Julgo que a maioria dos portugueses tem preconceitos quando se fala no tempo dos "Filipes", arrumamos os três reis numa palavra só, como se fossem iguais, e na realidade não podem ter sido mais diferentes. Mas foi exatamente a consciência de que não sabia nada sobre este período da História, para lá dos lugares comuns, que me levou a querer estudá-la. E a surpreender-me a cada momento como, espero, aconteça agora com o leitor. 

Capa do livro
Capa do livro "Filipe I de Portugal - O Rei Maldito". Foto: Planeta Editora

Filipe I foi casado com 4 mulheres, acha que foram casamentos por conveniência ou houve sentimentos envolvidos?

Casou primeiro com uma portuguesa, depois com uma inglesa, de seguida com uma francesa e por fim com uma "alemã" e, como acontecia sempre nestes casamentos, todos eles aconteceram por razões de Estado. Mas isso não significava que, uma vez concretizados, não pudessem evoluir para relações de amor profundo ou, pelo menos, de grande amizade e cumplicidade. O primeiro casamento durou apenas um ano, e a princesa Maria Manuela morreu no parto, o segundo, com Mary Tudor, com o dobro da sua idade, além de curto foi atribulado, mas a união com Isabel de Valois, uma princesa francesa, acabou por ser um casamento de amor. O último, com a sua sobrinha Ana de Áustria (a consanguinidade destes casamentos é assustadora), foi um casamento sereno, mas de grande afeto, e o rei ficou muito abatido quando a rainha morreu em Badajoz, a meses de entrar em Portugal e ser jurada também nossa rainha. E D. Filipe esteve quase, quase, para casar ainda mais uma vez, mas esse segredo está no livro.

Em que se inspirou para escolher o título deste livro? E a capa?

O título sintetiza a ideia que muitos portugueses têm de D. Filipe, e para o qual contribuiu a lenda negra que foi criada contra ele nos Países Baixos – rei "mal-dito", ou seja, de quem se diz mal. Mas deve ser imediatamente ligado à mulher que surge na capa e no subtítulo porque o meu livro não é uma biografia de D. Filipe, é sobre a luta entre os dois primos, netos de D. Manuel I pela coroa de Portugal. Contada pela voz de um e de outro, alternadamente, ambos com o mesmo peso.
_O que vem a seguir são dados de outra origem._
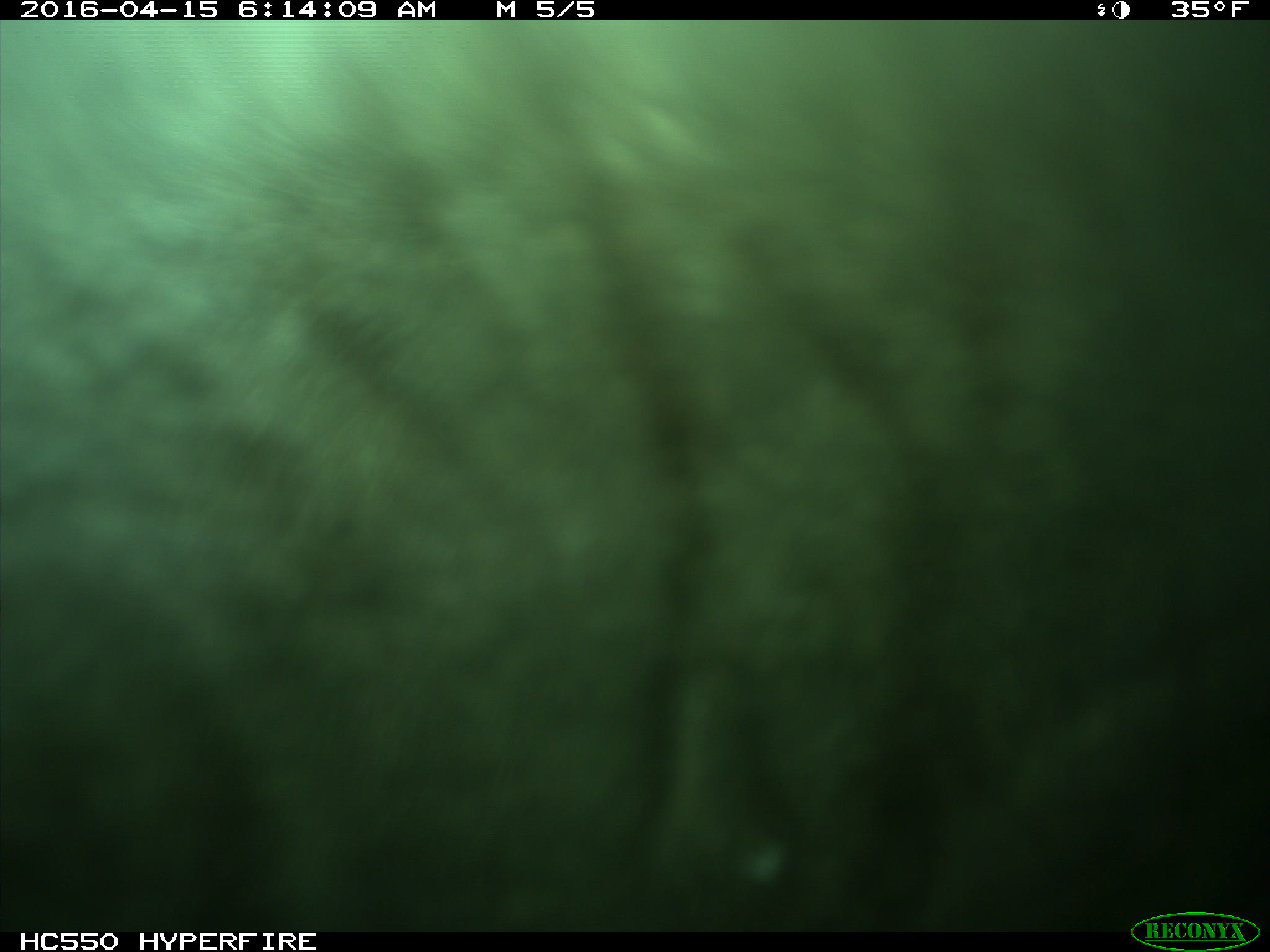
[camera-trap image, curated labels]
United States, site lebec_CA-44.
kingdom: Animalia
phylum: Chordata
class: Mammalia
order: Artiodactyla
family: Bovidae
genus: Bos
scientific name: Bos taurus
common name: domestic cow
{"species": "Bos taurus (domestic cow)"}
E há tanto que desconhecíamos...

Quanto à capa, é uma recreação quase cinematográfica destes dois personagens, porque para mim é importante que o leitor entenda que estamos a falar de pessoas de carne e osso, gente que quero insuflar de vida para que o leitor os veja e sinta "a três dimensões", e não como retratos antigos, de gente presa num museu. 

Já escreveu vários romances históricos durante o seu percurso como escritora, no que é que este se destaca dos outros?
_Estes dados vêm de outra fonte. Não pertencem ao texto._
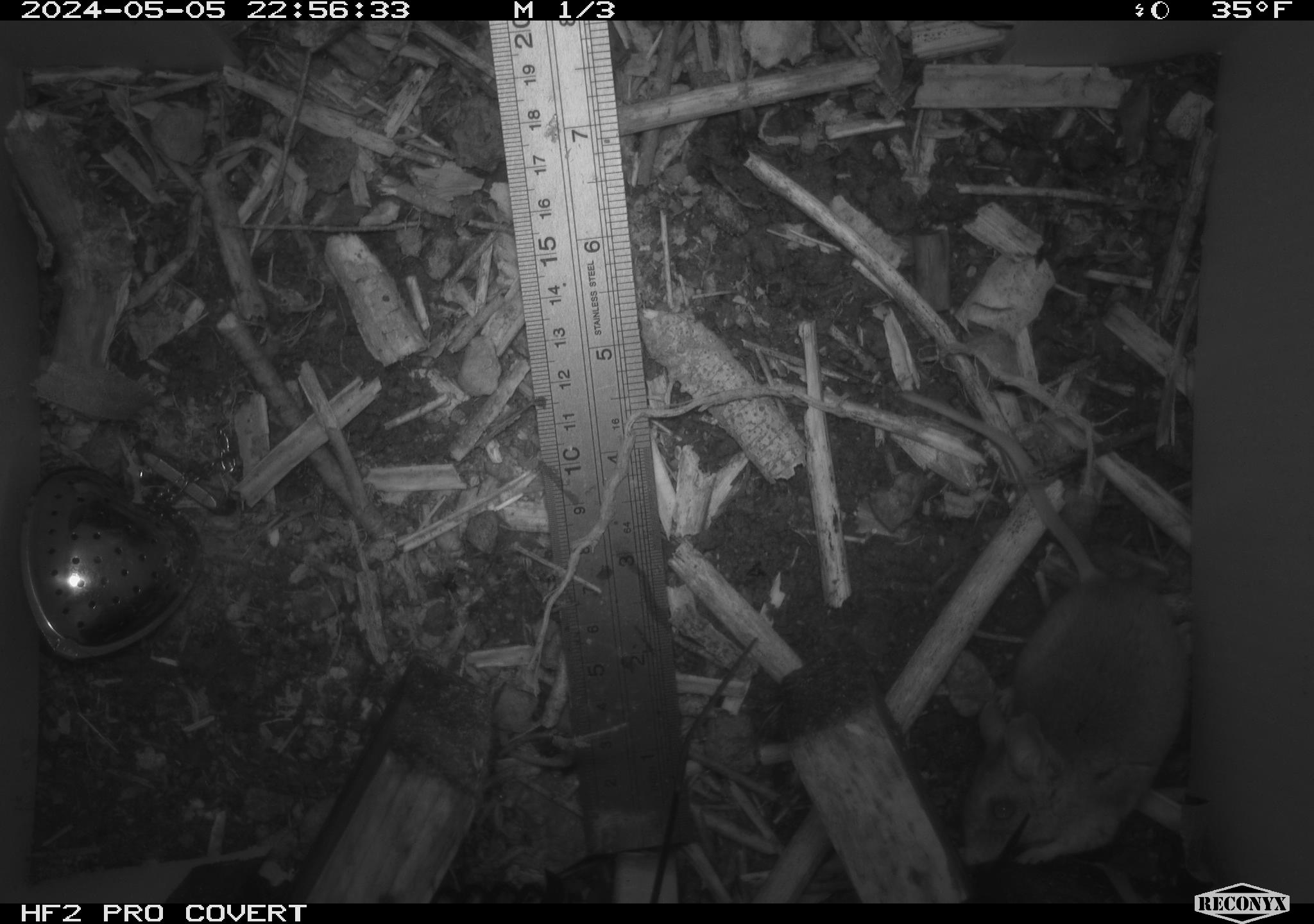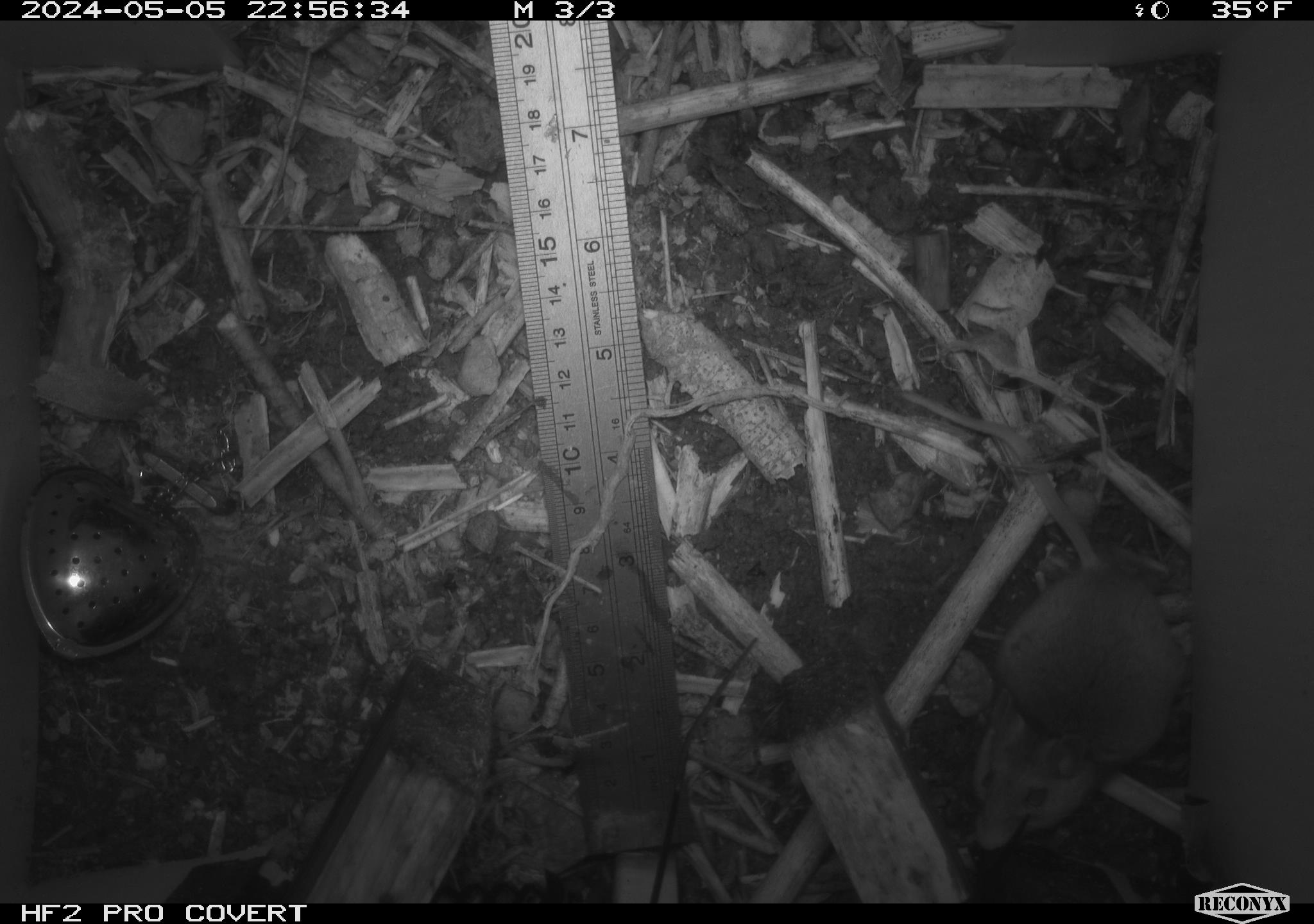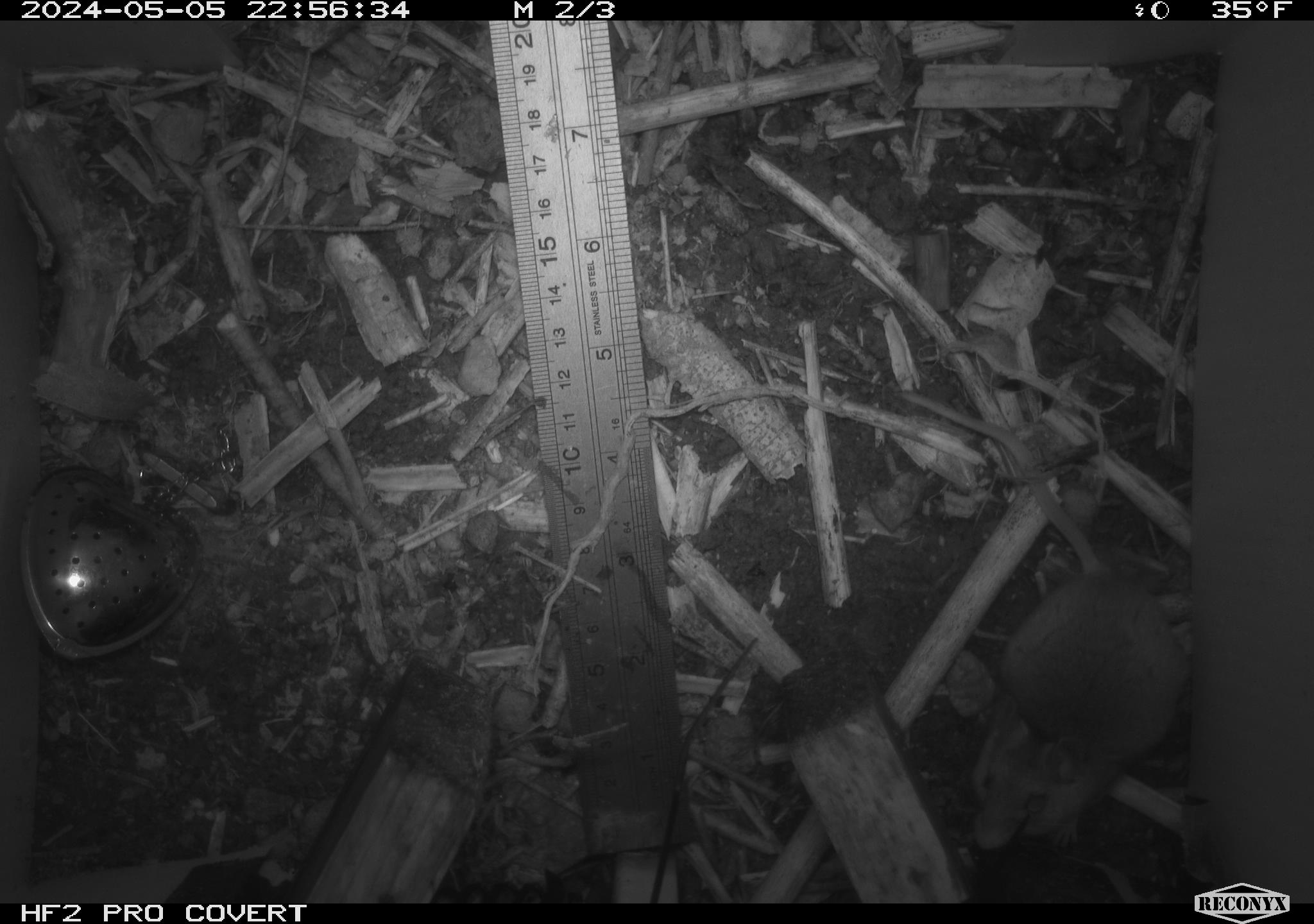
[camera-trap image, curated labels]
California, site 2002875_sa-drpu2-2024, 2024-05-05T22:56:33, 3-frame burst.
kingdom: Animalia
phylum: Chordata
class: Mammalia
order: Rodentia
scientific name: Rodentia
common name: mouse species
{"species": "mouse species (Rodentia)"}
Este é o meu décimo primeiro romance histórico e todos são diferentes uns dos outros, desde logo, porque dão voz a pessoas com uma personalidade muito distintas umas das outras, que viveram em épocas e contextos diferentes. Talvez estes dois personagens, Filipe e Catarina, tenham a mais valia de serem os mais desconhecidos dos portugueses o que, espero, suscite a curiosidade do leitor, como suscitou a minha.

Qual foi o feedback que teve após o lançamento deste livro?

A velocidade com que as pessoas leem o livro e me dão feedback sobre ele é o melhor elogio que me podiam fazer — as redes sociais têm esse lado extraordinário de nos permitir um contacto próximo com os leitores. Temos, também, o indicador dos tops das livrarias e, felizmente, há quase um mês que o livro lá está nos lugares cimeiros, e o indicador da procura — já estamos na 4ª edição.  

Como surgiu este seu interesse pela história de Portugal, que tantos anos já tem?

O meu pai era formado em História e um contador de histórias, e por isso cresci a saber que a História não tem de ser uma "seca", nem um compêndio de datas. Quando me propuseram escrever um romance histórico tive medo de não ser capaz, mas Filipa de Lencastre encontrou leitores interessados e ávidos de saber mais sobre as nossos reis e rainhas. E eu já tinha, entretanto, ficado "viciada" na História.